--- Given exercise ---
Output the lines below exactly as they appear, beginning with the line that contains "Is the maple" and continuing through the last line, inclusive.

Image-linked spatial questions
[Begin]
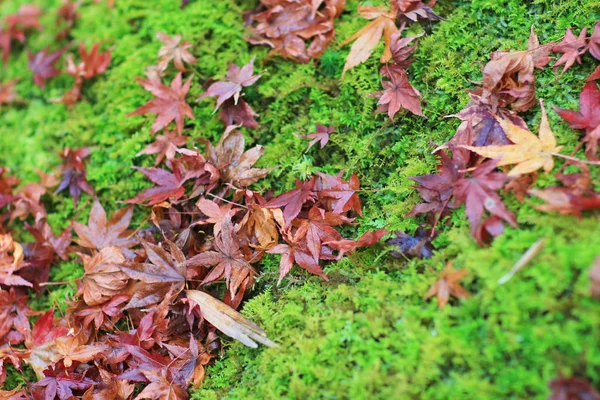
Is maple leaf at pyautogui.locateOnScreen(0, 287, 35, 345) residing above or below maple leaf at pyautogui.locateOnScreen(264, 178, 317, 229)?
below

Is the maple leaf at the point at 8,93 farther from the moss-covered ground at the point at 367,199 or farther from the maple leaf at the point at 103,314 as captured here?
the maple leaf at the point at 103,314

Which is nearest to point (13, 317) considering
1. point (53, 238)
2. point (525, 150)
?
point (53, 238)

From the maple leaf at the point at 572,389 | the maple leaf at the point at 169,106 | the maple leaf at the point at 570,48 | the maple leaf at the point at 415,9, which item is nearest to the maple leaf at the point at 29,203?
the maple leaf at the point at 169,106

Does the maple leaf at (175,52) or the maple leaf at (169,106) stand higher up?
the maple leaf at (175,52)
[End]
--- Task response ---
Is the maple leaf at the point at 8,93 farther from the moss-covered ground at the point at 367,199 or farther from the maple leaf at the point at 103,314 as captured here?
the maple leaf at the point at 103,314

Which is nearest to point (13, 317) considering
1. point (53, 238)
2. point (525, 150)
?
point (53, 238)

From the maple leaf at the point at 572,389 | the maple leaf at the point at 169,106 | the maple leaf at the point at 570,48 | the maple leaf at the point at 415,9, which item is nearest to the maple leaf at the point at 29,203?
the maple leaf at the point at 169,106

Does the maple leaf at (175,52) or the maple leaf at (169,106) stand higher up?
the maple leaf at (175,52)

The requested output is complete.